- Supplied data

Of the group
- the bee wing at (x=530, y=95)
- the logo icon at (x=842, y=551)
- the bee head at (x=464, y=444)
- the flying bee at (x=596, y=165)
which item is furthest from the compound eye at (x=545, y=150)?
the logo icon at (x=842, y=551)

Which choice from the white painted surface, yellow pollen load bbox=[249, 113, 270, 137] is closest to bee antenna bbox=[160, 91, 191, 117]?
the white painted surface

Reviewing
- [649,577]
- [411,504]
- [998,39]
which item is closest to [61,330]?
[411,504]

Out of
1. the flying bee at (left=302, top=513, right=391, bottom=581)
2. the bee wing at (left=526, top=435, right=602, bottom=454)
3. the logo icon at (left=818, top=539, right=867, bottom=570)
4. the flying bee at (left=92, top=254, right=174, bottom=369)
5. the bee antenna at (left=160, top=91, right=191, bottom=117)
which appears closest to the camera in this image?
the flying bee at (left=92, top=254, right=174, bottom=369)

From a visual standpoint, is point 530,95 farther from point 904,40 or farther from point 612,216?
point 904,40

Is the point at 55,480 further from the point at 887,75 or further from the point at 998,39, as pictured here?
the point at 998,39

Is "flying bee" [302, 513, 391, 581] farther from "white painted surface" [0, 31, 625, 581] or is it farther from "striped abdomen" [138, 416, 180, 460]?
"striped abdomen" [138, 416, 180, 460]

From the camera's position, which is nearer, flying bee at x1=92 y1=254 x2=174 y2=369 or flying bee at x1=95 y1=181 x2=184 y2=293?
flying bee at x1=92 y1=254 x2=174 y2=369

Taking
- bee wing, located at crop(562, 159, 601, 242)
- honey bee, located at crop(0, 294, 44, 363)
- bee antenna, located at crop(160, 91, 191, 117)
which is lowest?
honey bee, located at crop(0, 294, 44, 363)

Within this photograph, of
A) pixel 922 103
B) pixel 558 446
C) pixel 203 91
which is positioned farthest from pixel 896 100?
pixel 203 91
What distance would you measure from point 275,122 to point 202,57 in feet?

- Set exercise
Report how many lines in the rows above contain the string "icon", matching case exactly. Reply with the number alone.

- Correct output
3